Briefly, 10 .mu.g plasmid DNA from the colon tumor cell line 391-12
library (754-1) was subtracted against 100 .mu.g biotinylated
driver [25% normal colon library, 25% normal liver and salivary
gland library, and 50% pooled driver library (liver, pancreas,
skin, bone marrow, resting PBMC, stomach, and whole brain)]. Two
biotin-streptavidin subtractions were performed, one after an
overnight hybridization and one after a 2-hour hybridization. cDNA
remaining after the two subtractions was ligated into a Not I-cut
pcDNA3.1 (+) vector, electroporated into ElectroMAX DH10B cells,
and grown on agar plates containing ampicillin. Clones were
randomly selected for individual amplification. Turbo miniprep DNA
was prepared from each clone and characterized by sequencing and
database analysis.
[2899] A total of 1248 clones from the CTLS1 conventional
subtraction library were analyzed on Colon Chip 4 using cDNA
microarray technology, essentially as described in Shena et
al.(Shena, M. et al., 1995 Science 270:467-70). Briefly, clones are
arrayed onto glass slides as multiple replicas, with each location
corresponding to a unique cDNA clone. 30-35 replica chips are
typically hybridized with a wide variety of cDNA probe pairs,
derived from tumor-specific and normal tissue cDNA sources, that
are fluorescence-labeled with Cy3 and Cy5, respectively. After
hybridization, the chips are scanned and the fluorescence
intensities recorded for both Cy3 and Cy5 channels. The relative
intensities of the Cy3 and Cy5 signals thereby provide information
about the expression of the cDNA clones in tumors versus normal
tissues.
[2900] From this analysis, 146 clones were sequenced based on the
fact that they showed greater than 2-fold overexpression in colon
tumors versus a set of normal tissues. 71 separate cDNA sequences
were derived from these clones, and are set forth in SEQ ID
NOs:1-71.
[2901] Additional subtracted libraries, CCLS1 and CCLS2, were made
by a PCR-based subtraction method Briefly, colon tumor cell lines
were established from colon adenocarcinoma tissue grown in SCID
mice. cDNAs from three pools of colon tumor cell lines were
synthesized and subtracted with a set of transcripts from normal
lung, adrenal gland, bone marrow, small intestine, stomach,
pancreas, normal colon, HMEC (human mammary epithelial cell line)

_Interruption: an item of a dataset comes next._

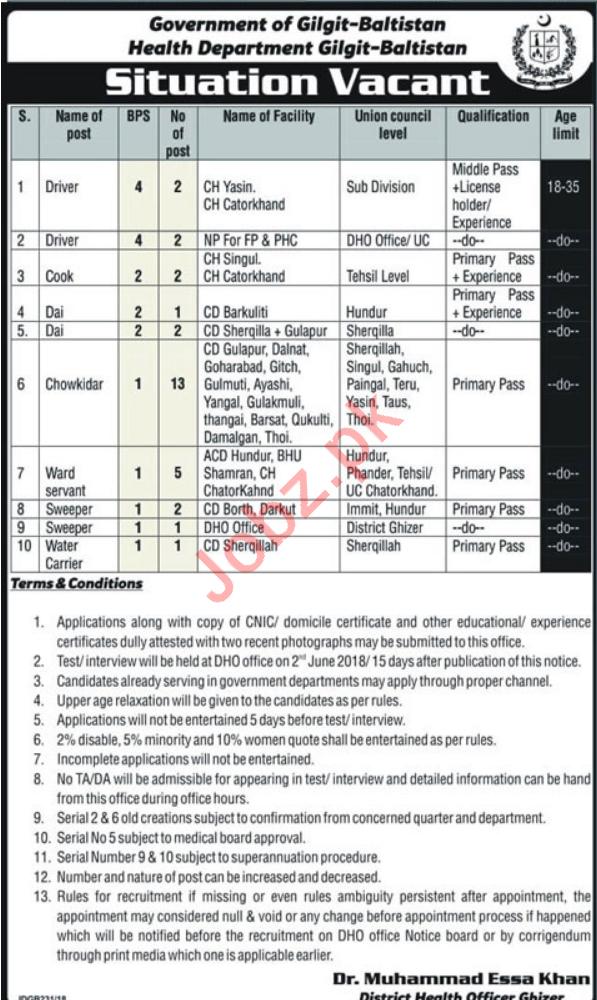 Health Department Gilgit Baltistan Jobs Drivers & Watchman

and SCID mouse liver/spleen samples. For the ADPS library, cDNAs
from three colon adenocarcinoma samples were synthesized and
subtracted with a set of transcripts from normal lung, adrenal
gland, bone marrow, small intestine, stomach, pancreas, normal
colon, HMEC (human mammary epithelial cell line) and SCID mouse
liver/spleen samples. 288 CCLS1 cDNA sequences, 960 CCLS2 cDNA
sequences and 1344 ADPS cDNA sequences were evaluated by microarray
analysis on Colon Chip 4, as described above. From this analysis,
275 cDNA sequences were identified that exhibited greater than
2-fold overexpression in colon tumors versus a comprehensive set of
normal tissues. These sequences are set forth in SEQ ID
NOs:72-348.
Example 2
Identification Of Additional Colon Tumor Protein cDNAs
[2902] Further analysis of microarray data revealed 3 additional
clones that showed greater than 2-fold overexpression in colon
tumors versus a set of normal tissues. These cDNAs are disclosed in
SEQ ID NOs:349-351.
[2903] Additional sequence was obtained from subtraction clone
inserts described in Example 2 above that were designated as
prospective candidates for further analysis (disclosed in SEQ ID
NOS:5, 26, 28, 29, 34, 41, 50, 52, 54, 60, 65, and 69). The
corresponding cDNA sequences with the additional sequence of these
inserts are disclosed in SEQ ID NOS:363, 354, 356, 358, 360, 362,
359, 361, 357, 352, 355, and 353, respectively. When searched
against Genbank, these prospective candidate sequences showed some
degree of similarity to sequences disclosed in SEQ ID NOS:364-370.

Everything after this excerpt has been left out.